Obecnie podejście wierzących do wiary jest całkiem inne niż w mrokach średniowiecza. W Polsce większość katolików dzisiaj to albo tzw. „wierzący-niepraktykujący” albo tzw. „katolicy niedzielni”, których religijność polega na pójściu do kościoła w niedzielę. Przez resztę tygodnia katolicyzm nie ma w ich życiu żadnego znaczenia. Przed wiekami było jednak inaczej. Wierzący rzeczywiście drżeli przed gniewem bożym i przed piekłem. Katastrofy naturalne lub lub zarazy interpretowano jak przejaw gniewu bożego i karę bożą za grzechy. Kometa na niebie była zwiastunem końca świata. A jego opis w „Apokalipsie” (ostatniej księdze „Nowego Testamentu”) był przerażający. Prawie cała planeta ma ulec zniszczeniu i prawie cała ludzkość zginąć ma w katuszach i cierpieniach. A że wiara w to, iż biblia jest nieomylna, była powszechna, strach chrześcijan przed gniewem bożym, karami boskimi, końcem świata i wiekuistym potępieniem były powszechne. Obok obowiązujących okresów ścisłego postu wielu chrześcijan umartwiało się na różne sposoby. Samobiczowanie się było jednym z nich.
.
https://pl.wikipedia.org/wiki/Flagelanci
.
Do stosunkowo niedawnych czasów kościół zabraniał nawet hucznych zabaw w okresach adwentu i wielkiego postu. Piąte przykazanie kościelne brzmiało: „W czasach zakazanych zabaw hucznych nie urządzać”. Pamiętam je dobrze z czasów, gdy matka gnała mnie na „lekcje religii”. Obecnie ten zakaz zniknął. Widocznie kościół doszedł do wniosku, że walka z chęcią ludzi do zabaw  jest walką z wiatrakami. Teraz piąte przykazanie brzmi: „Wierni są zobowiązani dbać o potrzeby Kościoła”.

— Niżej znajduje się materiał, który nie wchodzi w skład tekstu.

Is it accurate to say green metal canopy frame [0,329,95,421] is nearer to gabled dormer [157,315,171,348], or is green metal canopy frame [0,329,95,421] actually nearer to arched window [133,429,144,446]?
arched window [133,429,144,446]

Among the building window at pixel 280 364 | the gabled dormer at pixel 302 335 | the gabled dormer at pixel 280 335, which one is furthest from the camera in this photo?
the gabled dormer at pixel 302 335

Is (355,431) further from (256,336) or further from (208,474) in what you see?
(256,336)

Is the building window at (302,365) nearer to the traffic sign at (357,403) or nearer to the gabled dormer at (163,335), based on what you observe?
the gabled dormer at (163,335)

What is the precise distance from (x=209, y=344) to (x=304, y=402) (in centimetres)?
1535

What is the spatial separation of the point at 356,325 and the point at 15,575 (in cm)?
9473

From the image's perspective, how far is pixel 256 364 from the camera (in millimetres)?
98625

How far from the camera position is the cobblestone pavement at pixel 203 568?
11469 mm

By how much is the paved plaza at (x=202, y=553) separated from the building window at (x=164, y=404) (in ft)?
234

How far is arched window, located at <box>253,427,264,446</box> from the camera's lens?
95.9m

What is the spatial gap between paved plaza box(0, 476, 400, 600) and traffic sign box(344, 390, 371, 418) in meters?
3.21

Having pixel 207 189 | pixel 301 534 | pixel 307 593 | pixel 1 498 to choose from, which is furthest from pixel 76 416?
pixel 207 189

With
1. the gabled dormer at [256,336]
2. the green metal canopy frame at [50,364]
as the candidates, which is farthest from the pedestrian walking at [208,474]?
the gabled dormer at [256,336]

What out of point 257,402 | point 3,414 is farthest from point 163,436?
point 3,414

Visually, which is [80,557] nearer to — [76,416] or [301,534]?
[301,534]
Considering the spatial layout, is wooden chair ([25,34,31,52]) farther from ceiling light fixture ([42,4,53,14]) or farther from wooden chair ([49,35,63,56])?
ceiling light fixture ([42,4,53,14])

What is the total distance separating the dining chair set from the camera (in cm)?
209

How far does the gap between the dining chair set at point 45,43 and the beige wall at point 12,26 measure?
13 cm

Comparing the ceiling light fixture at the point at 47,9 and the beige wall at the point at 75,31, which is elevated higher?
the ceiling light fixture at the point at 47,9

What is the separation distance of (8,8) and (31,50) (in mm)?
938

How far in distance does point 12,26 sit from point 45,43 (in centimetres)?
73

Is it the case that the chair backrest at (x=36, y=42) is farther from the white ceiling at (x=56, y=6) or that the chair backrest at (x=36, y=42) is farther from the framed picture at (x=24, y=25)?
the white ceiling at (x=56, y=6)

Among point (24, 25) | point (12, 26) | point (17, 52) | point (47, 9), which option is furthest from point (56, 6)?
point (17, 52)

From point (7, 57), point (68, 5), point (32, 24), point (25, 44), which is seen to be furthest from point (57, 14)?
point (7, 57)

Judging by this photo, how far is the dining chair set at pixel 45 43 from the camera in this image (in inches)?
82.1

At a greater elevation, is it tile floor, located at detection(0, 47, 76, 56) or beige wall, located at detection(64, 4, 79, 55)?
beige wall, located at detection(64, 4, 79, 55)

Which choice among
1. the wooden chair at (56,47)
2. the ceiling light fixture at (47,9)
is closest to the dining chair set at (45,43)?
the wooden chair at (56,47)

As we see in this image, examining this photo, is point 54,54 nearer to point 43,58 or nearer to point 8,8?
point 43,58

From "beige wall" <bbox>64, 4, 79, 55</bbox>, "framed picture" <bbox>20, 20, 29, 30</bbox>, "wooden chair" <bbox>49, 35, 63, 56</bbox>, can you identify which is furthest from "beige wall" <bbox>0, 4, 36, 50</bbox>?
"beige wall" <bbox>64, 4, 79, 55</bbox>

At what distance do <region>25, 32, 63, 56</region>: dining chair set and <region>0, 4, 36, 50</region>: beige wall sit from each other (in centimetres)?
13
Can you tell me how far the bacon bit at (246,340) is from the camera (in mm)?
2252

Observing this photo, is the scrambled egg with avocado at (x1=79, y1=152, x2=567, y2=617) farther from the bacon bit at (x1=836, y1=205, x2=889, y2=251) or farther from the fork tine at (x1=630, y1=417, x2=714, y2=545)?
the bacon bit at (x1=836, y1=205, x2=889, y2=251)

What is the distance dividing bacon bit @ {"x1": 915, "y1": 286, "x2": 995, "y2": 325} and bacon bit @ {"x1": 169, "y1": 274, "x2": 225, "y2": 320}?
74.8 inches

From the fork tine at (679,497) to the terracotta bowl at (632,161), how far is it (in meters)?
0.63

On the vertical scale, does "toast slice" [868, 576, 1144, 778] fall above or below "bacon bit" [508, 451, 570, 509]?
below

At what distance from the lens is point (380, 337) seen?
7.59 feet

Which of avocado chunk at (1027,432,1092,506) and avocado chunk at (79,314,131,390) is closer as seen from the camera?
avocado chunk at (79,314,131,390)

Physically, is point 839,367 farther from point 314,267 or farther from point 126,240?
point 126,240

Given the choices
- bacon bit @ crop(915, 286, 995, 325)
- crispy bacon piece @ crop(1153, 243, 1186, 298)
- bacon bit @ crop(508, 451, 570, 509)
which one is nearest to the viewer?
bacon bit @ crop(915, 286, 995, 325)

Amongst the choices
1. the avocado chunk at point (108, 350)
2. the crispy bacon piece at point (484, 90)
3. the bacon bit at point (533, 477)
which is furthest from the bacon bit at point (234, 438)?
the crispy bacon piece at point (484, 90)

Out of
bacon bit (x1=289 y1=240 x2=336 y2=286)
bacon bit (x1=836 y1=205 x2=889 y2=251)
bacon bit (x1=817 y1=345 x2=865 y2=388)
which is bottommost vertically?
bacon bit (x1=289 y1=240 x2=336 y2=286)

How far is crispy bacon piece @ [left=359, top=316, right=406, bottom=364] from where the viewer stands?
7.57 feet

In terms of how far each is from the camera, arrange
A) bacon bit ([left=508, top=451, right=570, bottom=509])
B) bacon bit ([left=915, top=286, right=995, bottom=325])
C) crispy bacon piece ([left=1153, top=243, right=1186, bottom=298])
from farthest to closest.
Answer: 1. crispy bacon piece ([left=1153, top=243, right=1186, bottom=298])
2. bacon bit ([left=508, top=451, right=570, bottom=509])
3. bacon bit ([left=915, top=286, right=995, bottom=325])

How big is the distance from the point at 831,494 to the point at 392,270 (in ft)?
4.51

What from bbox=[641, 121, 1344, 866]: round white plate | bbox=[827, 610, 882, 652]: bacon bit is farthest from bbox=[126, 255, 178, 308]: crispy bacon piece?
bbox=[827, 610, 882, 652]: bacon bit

Różnica pomiędzy kulturą Słowian – afirmacją życia i radością z niego – a kulturą chrześcijańską – afirmacją cierpiętnictwa i umartwiania się – nie mogła być większa. Przy czym o ile Słowianie nie uprawiali misjonowania i „nawracania” innych na swoją wiarę, o tyle chrześcijaństwo uważało za nakaz boży nawracanie wszystkich innych i to przy pomocy wszelkich metod. Hasłem krucjaty Połabskiej było np. ochrzcić lub wytępić.
Nasi przodkowie w państwie Piastów wielokrotnie buntowali się przeciwko obcej im religii i kulturze. Wykaz z wiki wymienia tylko te największe bunty odnotowane w kronikach, choć mniejszych, lokalnych było zapewne o wiele więcej:
https://pl.wikipedia.org/wiki/Reakcja_poga%C5%84ska_w_Polsce
.
Po największym z tych buntów z roku 1038 , krwawo stłumionym, kultywowanie tradycji pogańskiej zeszło niejako do podziemia i trwało jeszcze wiele wieków. Długosz przy okazji ubarwionego własnymi wymysłami opisu domniemanego chrztu Mieszka napisał: „Od tej pory cały kraj polski wszedł w służbę świętej wiary katolickiej i dzięki najgorliwszym staraniom księcia Mieczysława i jego żony Dąbrówki Polacy oświeceni zostali za łaską Bożą światłem wiary”.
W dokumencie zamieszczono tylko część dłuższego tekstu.